Water world floated as sustainable refuge

From eVolo’s 2012 competition comes a floating city designed to serve as a refuge for those who survive some unimaginable apocalypse of nature, a final war, or whatever coup the end days might bring.

Called Noah’s Ark, and two points off for lack of originality, this futuristic floating city concept not only addresses the diaspora of species, including man, in the event of a cataclysm, but overcrowding on land, which represents a paltry one-quarter of Earth’ surface. 

Extending living space into the ocean not only relieves the inevitable pressure on resources that occurs when too many humans crowd into too small an area, but promises a golden age of renewable energy use, since both wind power and solar power are abundant and easily captured at sea, and once established can be used to expand the proposed floating cities.

A third form of renewable energy, and one that might top the other two in terms of delivery and ease of use in one of these floating cities, is marine power, in the form of wave power, tidal power or even thermal differentials.
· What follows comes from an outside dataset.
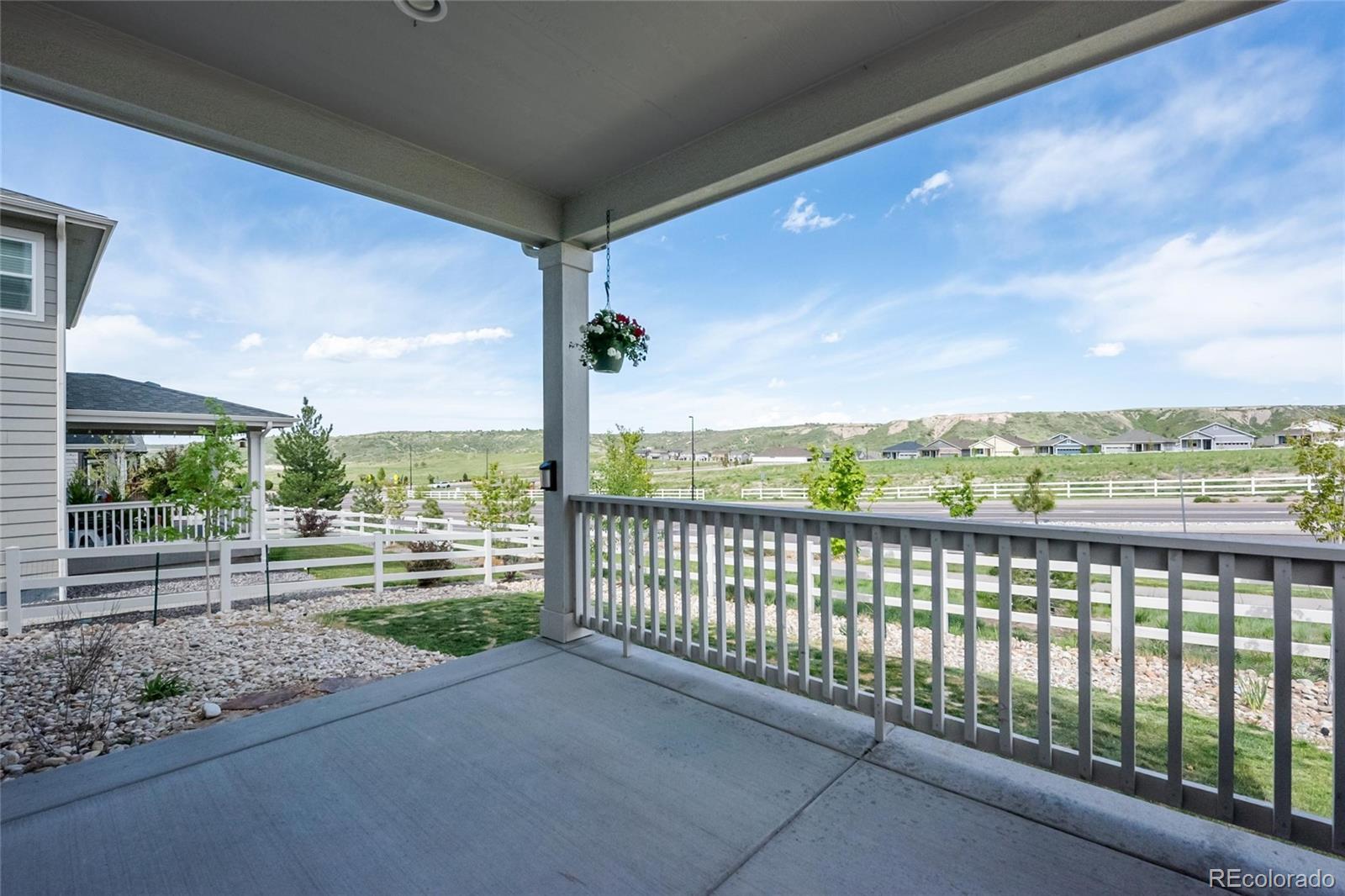 MLS Image #14 for 3699  makley circle,castle rock, Colorado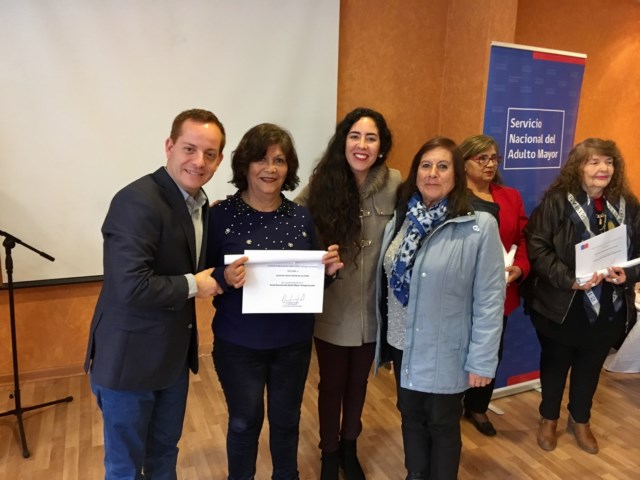 FullSizeRender 10 [640x480]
In fact, given the power sources that can be extracted from the kinetic energy of moving water, it only makes sense to site these futuristic cities on water, say within the territorial waters limit of about 12 nautical miles (22 kilometers; 14 miles) from the edge of land of a nation.

Based on a concept developed by Aleksandar Joksimovic and Jelena Nikolic of Serbia, these sustainable refuge-type cities are expected to be networked with other Arks, which connect with one another via underwater tunnels, extending the amount of habitable land as more and more species find refuge.

And, though Noah’s Ark won only honorable mention, its concept of an external wall—up to 64 meters (about 210 feet) to damper ocean-going storms like tsunamis or hurricanes is one facet of floating-city lore that seems to make a lot of sense, as is the practice of coating the giant turbines delivering the energy with artificial coral to promote the development of ocean ecosystems.